> Prompt
Please render each line of the records below as a JSON list of strings, one string per line, with blank lines omitted.

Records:
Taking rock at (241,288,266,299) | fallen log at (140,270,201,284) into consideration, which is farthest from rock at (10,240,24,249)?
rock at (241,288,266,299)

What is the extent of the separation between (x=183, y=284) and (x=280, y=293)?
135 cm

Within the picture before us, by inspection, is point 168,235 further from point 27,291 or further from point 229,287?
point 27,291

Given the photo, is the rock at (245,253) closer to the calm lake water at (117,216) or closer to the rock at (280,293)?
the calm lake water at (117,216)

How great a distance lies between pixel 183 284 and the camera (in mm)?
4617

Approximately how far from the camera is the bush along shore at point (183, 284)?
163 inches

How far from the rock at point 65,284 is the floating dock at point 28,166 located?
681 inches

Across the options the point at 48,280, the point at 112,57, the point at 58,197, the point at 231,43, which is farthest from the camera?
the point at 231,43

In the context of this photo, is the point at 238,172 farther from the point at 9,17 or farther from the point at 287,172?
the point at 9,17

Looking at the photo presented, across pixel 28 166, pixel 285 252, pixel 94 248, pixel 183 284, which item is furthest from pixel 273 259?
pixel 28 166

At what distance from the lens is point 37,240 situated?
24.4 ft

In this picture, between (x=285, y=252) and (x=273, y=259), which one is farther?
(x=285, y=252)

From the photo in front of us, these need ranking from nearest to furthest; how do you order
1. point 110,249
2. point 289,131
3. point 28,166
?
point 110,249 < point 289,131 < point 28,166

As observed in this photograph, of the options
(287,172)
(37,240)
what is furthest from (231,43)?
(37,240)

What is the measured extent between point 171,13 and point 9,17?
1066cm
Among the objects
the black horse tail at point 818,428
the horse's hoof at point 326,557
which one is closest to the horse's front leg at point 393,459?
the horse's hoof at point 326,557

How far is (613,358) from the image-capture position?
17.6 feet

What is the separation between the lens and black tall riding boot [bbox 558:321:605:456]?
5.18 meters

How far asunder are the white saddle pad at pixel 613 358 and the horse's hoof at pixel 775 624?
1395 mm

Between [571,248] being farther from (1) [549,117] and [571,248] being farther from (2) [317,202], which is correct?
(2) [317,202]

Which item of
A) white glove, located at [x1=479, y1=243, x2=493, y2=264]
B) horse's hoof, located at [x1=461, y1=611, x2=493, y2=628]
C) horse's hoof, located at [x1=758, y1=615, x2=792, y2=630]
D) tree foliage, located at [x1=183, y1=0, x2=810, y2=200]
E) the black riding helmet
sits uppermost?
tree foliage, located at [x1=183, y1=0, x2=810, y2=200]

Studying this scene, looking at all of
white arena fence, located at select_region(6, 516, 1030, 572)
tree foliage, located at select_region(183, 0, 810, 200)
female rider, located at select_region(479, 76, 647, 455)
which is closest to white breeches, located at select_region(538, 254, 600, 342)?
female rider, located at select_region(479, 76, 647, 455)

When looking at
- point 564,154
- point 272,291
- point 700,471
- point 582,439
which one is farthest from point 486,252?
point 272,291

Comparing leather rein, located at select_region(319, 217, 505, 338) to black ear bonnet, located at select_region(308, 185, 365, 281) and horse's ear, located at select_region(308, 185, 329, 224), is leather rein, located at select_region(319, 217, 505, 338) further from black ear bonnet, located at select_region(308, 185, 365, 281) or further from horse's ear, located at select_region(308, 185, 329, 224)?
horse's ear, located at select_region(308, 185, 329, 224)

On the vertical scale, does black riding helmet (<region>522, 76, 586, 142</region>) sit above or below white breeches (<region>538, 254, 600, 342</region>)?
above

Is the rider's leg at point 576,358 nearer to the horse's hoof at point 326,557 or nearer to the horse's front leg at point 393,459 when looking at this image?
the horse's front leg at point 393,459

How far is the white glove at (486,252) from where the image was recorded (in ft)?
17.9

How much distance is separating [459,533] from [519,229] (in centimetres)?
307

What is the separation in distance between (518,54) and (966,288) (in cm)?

> Answer below
[
  "Taking rock at (241,288,266,299) | fallen log at (140,270,201,284) into consideration, which is farthest from rock at (10,240,24,249)?",
  "rock at (241,288,266,299)",
  "What is the extent of the separation between (x=183, y=284) and (x=280, y=293)?",
  "135 cm",
  "Within the picture before us, by inspection, is point 168,235 further from point 27,291 or further from point 229,287?",
  "point 27,291",
  "Given the photo, is the rock at (245,253) closer to the calm lake water at (117,216) or closer to the rock at (280,293)?",
  "the calm lake water at (117,216)",
  "How great a distance lies between pixel 183 284 and the camera (in mm)?",
  "4617",
  "Approximately how far from the camera is the bush along shore at point (183, 284)?",
  "163 inches",
  "How far from the rock at point 65,284 is the floating dock at point 28,166 located?",
  "681 inches",
  "Across the options the point at 48,280, the point at 112,57, the point at 58,197, the point at 231,43, which is farthest from the camera?",
  "the point at 231,43",
  "In the context of this photo, is the point at 238,172 farther from the point at 9,17 or farther from the point at 287,172?",
  "the point at 9,17",
  "Looking at the photo presented, across pixel 28 166, pixel 285 252, pixel 94 248, pixel 183 284, which item is furthest from pixel 273 259?",
  "pixel 28 166",
  "At what distance from the lens is point 37,240 situated?",
  "24.4 ft",
  "In this picture, between (x=285, y=252) and (x=273, y=259), which one is farther?",
  "(x=285, y=252)",
  "From the photo in front of us, these need ranking from nearest to furthest; how do you order",
  "1. point 110,249",
  "2. point 289,131",
  "3. point 28,166",
  "?",
  "point 110,249 < point 289,131 < point 28,166",
  "As observed in this photograph, of the options",
  "(287,172)",
  "(37,240)",
  "what is furthest from (231,43)?",
  "(37,240)",
  "What is the measured extent between point 171,13 and point 9,17?",
  "1066cm",
  "Among the objects",
  "the black horse tail at point 818,428",
  "the horse's hoof at point 326,557",
  "which one is closest to the horse's front leg at point 393,459?",
  "the horse's hoof at point 326,557",
  "How far is (613,358) from the image-capture position?",
  "17.6 feet",
  "What is the separation between the lens and black tall riding boot [bbox 558:321:605:456]?",
  "5.18 meters",
  "How far asunder are the white saddle pad at pixel 613 358 and the horse's hoof at pixel 775 624?",
  "1395 mm",
  "Between [571,248] being farther from (1) [549,117] and [571,248] being farther from (2) [317,202], which is correct?",
  "(2) [317,202]",
  "Which item of",
  "A) white glove, located at [x1=479, y1=243, x2=493, y2=264]",
  "B) horse's hoof, located at [x1=461, y1=611, x2=493, y2=628]",
  "C) horse's hoof, located at [x1=758, y1=615, x2=792, y2=630]",
  "D) tree foliage, located at [x1=183, y1=0, x2=810, y2=200]",
  "E) the black riding helmet",
  "sits uppermost?",
  "tree foliage, located at [x1=183, y1=0, x2=810, y2=200]",
  "Studying this scene, looking at all of",
  "white arena fence, located at select_region(6, 516, 1030, 572)",
  "tree foliage, located at select_region(183, 0, 810, 200)",
  "female rider, located at select_region(479, 76, 647, 455)",
  "which is closest to white breeches, located at select_region(538, 254, 600, 342)?",
  "female rider, located at select_region(479, 76, 647, 455)",
  "When looking at",
  "- point 564,154",
  "- point 272,291",
  "- point 700,471",
  "- point 582,439",
  "which one is farthest from point 486,252?",
  "point 272,291",
  "Comparing leather rein, located at select_region(319, 217, 505, 338) to black ear bonnet, located at select_region(308, 185, 365, 281) and horse's ear, located at select_region(308, 185, 329, 224), is leather rein, located at select_region(319, 217, 505, 338) further from black ear bonnet, located at select_region(308, 185, 365, 281) or further from horse's ear, located at select_region(308, 185, 329, 224)?",
  "horse's ear, located at select_region(308, 185, 329, 224)",
  "On the vertical scale, does black riding helmet (<region>522, 76, 586, 142</region>) sit above or below white breeches (<region>538, 254, 600, 342</region>)?",
  "above",
  "Is the rider's leg at point 576,358 nearer to the horse's hoof at point 326,557 or nearer to the horse's front leg at point 393,459 when looking at this image?",
  "the horse's front leg at point 393,459",
  "How far is the white glove at (486,252) from where the image was recorded (in ft)?",
  "17.9",
  "How much distance is separating [459,533] from [519,229] (in centimetres)?",
  "307",
  "What is the separation in distance between (518,54) and (966,288) (in cm)?"
]